* Material shown
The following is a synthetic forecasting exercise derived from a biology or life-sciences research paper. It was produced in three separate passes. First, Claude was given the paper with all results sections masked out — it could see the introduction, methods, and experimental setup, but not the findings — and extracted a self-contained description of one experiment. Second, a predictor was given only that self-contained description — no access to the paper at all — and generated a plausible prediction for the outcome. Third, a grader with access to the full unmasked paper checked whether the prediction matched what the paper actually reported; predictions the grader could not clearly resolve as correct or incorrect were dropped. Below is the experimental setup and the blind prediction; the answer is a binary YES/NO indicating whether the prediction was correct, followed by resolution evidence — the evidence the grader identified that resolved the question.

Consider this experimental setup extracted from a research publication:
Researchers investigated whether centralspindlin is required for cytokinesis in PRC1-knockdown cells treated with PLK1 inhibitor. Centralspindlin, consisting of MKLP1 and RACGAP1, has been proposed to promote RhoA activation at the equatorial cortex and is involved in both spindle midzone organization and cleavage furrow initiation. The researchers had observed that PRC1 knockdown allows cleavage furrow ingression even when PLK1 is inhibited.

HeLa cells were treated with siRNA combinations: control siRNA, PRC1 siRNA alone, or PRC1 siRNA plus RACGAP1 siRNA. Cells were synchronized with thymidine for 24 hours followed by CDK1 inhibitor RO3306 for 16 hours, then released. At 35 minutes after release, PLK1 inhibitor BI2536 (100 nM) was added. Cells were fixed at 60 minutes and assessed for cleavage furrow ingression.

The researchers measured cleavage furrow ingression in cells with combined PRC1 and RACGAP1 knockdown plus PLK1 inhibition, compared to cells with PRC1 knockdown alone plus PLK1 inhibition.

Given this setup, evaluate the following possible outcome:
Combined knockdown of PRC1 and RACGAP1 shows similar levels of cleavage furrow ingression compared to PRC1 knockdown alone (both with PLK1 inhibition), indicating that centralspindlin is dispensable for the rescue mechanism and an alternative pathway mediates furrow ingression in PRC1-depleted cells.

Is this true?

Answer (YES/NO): NO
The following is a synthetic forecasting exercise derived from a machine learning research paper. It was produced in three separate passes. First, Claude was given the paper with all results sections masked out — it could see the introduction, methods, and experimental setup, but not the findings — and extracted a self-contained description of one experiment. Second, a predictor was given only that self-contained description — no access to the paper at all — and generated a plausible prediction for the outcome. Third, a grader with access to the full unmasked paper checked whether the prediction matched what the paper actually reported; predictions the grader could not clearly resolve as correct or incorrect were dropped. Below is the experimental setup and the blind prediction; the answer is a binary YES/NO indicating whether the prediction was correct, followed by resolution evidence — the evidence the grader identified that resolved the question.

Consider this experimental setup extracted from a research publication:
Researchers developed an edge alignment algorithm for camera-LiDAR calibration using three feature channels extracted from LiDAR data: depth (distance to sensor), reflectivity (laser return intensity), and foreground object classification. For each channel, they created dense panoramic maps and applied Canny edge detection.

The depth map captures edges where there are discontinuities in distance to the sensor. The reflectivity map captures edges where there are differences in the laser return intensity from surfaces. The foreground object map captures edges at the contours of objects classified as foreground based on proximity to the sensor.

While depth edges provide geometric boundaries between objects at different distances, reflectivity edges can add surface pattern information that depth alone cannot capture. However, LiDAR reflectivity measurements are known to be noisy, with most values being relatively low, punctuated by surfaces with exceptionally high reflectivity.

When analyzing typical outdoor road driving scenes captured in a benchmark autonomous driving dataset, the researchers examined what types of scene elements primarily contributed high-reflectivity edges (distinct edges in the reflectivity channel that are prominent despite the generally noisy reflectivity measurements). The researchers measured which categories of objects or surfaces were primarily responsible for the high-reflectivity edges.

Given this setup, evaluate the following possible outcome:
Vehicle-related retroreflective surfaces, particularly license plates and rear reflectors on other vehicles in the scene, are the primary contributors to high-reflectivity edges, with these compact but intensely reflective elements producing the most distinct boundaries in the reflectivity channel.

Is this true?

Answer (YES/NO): NO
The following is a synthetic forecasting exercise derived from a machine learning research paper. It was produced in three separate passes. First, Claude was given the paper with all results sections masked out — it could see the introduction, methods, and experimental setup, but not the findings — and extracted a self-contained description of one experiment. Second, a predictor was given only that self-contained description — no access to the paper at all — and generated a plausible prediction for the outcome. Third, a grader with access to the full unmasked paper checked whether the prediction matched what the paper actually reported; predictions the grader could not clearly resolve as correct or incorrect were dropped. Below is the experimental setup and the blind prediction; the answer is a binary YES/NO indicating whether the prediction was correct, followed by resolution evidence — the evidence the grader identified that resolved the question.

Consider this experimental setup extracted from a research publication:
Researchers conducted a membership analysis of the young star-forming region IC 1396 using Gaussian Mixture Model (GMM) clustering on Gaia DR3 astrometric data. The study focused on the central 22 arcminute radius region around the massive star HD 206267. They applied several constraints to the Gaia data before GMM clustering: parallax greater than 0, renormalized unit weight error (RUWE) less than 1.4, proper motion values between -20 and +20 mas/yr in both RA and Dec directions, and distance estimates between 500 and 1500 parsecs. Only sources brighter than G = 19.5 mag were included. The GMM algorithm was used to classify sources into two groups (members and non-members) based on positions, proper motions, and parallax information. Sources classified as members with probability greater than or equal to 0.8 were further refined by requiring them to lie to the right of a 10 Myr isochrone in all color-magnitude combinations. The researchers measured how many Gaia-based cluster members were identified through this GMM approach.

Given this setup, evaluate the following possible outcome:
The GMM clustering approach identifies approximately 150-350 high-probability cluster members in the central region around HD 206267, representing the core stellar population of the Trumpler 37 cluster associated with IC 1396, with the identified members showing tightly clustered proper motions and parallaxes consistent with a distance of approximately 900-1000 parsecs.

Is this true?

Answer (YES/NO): NO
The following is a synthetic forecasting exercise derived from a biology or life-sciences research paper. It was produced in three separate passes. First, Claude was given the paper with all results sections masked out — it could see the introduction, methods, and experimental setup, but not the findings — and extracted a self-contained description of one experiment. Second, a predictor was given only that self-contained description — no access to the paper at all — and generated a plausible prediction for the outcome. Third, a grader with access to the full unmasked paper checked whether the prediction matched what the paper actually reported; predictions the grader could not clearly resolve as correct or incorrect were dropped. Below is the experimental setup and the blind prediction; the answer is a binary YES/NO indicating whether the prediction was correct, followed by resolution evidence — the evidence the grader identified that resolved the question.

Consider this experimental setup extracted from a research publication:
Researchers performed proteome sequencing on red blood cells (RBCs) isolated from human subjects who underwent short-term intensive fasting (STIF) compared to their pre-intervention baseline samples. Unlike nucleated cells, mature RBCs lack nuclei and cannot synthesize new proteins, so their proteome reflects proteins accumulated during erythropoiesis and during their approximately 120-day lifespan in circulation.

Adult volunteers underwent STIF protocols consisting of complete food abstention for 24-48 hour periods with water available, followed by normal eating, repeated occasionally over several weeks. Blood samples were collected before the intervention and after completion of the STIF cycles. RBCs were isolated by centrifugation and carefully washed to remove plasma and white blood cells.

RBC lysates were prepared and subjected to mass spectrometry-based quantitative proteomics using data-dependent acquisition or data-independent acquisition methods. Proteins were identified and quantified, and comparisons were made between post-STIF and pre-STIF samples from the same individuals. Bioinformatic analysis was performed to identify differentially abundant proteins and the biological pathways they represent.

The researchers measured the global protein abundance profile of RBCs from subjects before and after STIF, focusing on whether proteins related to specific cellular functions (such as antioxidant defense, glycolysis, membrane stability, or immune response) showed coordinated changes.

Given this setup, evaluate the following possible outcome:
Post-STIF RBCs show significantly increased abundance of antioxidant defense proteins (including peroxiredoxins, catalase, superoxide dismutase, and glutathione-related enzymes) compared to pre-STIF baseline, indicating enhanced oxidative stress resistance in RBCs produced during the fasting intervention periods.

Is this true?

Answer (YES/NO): NO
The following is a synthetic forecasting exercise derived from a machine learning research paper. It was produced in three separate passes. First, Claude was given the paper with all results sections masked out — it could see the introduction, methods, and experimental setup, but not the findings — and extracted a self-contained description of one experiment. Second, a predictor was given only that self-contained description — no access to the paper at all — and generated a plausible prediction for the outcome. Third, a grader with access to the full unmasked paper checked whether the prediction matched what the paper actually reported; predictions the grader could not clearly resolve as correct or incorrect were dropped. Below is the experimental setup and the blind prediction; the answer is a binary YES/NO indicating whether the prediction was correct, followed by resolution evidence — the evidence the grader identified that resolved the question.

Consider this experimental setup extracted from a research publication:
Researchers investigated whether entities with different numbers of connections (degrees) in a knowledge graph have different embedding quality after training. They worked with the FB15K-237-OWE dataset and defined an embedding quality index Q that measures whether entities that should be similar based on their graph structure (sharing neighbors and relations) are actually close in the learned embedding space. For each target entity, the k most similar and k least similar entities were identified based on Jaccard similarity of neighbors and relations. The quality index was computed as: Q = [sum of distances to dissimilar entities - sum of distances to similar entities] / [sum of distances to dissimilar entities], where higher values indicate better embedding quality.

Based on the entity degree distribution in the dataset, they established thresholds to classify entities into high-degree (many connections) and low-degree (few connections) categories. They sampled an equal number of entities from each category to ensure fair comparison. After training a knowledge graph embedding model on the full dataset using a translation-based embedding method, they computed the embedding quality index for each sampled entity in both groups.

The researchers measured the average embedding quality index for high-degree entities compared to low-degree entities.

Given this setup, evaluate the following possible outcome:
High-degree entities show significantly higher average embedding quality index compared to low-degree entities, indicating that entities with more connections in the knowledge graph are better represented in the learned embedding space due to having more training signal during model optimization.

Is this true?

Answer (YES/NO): YES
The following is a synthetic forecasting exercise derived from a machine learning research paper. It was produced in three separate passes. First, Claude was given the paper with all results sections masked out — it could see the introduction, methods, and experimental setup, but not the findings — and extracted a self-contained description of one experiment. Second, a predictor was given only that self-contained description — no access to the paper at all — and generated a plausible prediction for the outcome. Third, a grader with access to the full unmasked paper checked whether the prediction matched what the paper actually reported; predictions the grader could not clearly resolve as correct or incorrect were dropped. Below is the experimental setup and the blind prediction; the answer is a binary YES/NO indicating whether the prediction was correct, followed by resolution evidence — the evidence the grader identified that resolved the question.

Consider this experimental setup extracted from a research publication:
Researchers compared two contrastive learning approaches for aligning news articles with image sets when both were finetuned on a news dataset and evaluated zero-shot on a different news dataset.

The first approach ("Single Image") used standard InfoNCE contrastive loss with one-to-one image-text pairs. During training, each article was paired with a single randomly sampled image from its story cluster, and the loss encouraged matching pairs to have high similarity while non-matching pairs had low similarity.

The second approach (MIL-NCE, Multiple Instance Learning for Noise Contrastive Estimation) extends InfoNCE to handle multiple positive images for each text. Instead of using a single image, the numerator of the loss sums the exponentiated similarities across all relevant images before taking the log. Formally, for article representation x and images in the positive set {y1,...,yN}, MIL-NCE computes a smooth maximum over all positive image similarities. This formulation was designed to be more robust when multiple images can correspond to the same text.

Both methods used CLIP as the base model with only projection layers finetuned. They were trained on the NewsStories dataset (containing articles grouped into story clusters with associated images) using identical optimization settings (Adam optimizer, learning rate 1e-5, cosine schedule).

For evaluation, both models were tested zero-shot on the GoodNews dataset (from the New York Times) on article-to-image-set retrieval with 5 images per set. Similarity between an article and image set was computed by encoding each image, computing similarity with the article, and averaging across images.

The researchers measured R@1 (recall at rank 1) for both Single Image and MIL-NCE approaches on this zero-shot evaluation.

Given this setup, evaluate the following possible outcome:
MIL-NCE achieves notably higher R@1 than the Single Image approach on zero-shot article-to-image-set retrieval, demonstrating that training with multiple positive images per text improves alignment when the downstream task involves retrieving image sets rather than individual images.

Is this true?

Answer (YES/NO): NO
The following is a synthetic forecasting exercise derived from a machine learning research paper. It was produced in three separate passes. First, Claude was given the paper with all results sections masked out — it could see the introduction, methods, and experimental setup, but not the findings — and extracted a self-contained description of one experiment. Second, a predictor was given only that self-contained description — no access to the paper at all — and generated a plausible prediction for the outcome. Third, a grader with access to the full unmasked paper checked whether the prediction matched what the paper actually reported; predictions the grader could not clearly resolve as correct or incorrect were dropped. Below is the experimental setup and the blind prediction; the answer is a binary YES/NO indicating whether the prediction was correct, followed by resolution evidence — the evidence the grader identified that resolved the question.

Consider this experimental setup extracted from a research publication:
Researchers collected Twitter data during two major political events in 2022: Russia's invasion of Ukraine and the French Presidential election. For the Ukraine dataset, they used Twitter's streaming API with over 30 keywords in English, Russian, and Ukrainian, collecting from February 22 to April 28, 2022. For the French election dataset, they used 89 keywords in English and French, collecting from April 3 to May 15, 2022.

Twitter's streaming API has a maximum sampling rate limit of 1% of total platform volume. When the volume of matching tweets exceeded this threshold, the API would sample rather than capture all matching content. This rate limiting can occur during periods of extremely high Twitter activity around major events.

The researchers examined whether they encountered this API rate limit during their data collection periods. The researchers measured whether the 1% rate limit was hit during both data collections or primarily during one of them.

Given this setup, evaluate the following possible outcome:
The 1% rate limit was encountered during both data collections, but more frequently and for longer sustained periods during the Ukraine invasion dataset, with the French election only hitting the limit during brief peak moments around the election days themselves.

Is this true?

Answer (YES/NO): NO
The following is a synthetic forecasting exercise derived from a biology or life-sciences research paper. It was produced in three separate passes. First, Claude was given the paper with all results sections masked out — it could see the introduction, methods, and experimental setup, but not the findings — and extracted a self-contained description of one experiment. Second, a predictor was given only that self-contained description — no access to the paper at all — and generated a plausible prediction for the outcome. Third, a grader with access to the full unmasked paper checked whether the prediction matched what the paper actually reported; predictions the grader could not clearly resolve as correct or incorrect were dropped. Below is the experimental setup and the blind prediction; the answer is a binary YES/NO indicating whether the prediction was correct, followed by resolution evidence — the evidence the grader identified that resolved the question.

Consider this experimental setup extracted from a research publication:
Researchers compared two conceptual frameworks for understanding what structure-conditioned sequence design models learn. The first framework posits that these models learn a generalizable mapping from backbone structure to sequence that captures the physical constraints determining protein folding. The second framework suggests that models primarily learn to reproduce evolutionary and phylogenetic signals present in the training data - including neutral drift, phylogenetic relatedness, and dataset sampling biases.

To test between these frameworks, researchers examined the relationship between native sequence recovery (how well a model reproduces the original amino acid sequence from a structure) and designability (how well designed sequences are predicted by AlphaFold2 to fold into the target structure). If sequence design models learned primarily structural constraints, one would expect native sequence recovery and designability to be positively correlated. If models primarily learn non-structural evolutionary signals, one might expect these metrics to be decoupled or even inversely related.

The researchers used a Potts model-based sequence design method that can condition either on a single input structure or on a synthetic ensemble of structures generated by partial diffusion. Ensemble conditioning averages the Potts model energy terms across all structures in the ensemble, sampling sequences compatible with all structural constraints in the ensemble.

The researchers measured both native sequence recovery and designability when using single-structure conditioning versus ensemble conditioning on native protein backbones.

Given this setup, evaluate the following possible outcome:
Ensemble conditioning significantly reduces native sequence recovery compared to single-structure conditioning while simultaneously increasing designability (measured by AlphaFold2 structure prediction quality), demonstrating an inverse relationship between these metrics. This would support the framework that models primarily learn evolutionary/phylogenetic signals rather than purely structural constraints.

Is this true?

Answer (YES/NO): YES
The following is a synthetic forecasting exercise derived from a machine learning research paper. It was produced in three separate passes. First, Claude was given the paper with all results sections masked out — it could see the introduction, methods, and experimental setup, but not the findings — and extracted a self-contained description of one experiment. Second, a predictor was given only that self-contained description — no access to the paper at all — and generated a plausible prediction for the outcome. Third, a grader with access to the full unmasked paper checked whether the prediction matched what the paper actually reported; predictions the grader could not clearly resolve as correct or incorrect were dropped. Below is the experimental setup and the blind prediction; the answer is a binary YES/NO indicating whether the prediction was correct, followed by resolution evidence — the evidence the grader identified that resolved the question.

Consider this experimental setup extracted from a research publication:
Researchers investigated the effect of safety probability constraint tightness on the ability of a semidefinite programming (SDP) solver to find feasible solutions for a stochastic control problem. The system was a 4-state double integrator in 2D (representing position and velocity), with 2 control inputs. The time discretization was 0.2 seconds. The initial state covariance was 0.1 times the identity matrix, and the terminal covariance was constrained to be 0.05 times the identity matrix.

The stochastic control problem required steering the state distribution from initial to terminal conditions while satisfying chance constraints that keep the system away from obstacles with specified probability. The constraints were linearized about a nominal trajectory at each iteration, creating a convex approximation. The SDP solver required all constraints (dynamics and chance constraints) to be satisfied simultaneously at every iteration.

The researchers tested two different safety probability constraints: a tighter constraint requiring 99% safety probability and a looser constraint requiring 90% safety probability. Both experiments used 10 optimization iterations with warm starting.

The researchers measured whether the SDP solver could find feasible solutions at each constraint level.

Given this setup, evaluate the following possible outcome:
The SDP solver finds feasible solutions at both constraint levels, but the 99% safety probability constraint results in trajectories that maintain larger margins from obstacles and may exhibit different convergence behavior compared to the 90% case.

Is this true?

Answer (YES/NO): NO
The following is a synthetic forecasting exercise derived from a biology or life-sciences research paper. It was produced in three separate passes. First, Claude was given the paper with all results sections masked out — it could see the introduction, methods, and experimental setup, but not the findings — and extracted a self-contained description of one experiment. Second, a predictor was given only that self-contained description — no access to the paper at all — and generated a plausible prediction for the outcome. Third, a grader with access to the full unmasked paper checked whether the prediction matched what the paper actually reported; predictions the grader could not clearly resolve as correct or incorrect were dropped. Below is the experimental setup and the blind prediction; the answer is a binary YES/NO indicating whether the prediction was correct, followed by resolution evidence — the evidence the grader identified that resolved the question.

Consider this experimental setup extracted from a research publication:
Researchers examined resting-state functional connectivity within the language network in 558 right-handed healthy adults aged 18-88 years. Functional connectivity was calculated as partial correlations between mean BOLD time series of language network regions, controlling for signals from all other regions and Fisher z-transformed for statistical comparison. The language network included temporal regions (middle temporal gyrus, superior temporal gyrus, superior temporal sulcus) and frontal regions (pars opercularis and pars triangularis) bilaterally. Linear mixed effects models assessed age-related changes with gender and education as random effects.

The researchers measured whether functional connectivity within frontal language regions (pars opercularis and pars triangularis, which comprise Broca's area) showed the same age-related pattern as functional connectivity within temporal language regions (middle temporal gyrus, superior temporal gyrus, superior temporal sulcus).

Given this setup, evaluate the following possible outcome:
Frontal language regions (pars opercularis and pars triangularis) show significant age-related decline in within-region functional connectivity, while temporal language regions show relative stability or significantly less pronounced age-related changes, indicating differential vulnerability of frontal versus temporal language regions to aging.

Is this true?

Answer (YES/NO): NO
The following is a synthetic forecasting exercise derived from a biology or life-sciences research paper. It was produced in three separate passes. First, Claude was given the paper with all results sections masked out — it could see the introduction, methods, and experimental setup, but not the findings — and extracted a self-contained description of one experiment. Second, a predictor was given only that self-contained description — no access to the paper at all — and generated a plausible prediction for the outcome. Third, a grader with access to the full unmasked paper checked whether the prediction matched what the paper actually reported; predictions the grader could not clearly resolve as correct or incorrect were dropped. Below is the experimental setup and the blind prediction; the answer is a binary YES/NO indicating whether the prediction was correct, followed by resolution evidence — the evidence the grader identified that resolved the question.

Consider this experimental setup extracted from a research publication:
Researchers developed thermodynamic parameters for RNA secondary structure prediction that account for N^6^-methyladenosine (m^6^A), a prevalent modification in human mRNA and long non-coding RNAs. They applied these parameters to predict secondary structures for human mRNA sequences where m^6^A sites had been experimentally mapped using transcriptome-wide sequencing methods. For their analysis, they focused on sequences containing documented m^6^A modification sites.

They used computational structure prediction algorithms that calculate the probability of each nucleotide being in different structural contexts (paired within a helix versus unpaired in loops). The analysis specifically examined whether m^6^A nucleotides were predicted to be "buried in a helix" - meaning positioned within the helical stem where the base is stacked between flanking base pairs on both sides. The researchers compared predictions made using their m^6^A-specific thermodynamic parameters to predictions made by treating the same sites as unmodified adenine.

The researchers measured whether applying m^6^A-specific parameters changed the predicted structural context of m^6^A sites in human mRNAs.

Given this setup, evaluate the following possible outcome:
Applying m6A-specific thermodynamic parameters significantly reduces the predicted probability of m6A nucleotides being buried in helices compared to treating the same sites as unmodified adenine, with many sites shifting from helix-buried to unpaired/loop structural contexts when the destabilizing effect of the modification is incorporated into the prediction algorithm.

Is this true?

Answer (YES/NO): YES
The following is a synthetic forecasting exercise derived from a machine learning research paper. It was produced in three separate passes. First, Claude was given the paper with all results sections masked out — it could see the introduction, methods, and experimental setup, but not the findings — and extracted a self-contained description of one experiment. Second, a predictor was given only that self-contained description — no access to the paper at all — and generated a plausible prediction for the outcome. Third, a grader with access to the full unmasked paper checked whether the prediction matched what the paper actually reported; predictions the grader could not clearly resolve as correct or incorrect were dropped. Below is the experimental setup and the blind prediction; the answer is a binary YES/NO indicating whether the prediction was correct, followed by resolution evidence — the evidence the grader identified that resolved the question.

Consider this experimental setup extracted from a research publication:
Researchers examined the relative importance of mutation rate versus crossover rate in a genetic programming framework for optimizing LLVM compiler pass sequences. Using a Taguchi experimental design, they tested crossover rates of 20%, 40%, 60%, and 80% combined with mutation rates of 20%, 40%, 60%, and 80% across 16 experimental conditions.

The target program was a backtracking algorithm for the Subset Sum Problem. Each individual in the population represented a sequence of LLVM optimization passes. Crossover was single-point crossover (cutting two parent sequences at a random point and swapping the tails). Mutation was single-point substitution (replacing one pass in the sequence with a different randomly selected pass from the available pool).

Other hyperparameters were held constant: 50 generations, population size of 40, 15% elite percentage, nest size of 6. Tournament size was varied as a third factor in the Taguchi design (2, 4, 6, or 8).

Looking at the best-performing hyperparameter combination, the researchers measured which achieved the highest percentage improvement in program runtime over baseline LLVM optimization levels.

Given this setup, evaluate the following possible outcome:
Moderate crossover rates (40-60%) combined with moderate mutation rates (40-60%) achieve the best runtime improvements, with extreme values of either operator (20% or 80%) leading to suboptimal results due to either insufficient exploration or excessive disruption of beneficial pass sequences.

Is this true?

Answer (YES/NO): NO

* Assignment
Based on the entries above, give the number of lines with the string "finetuned" and no further text.

* Your solution
2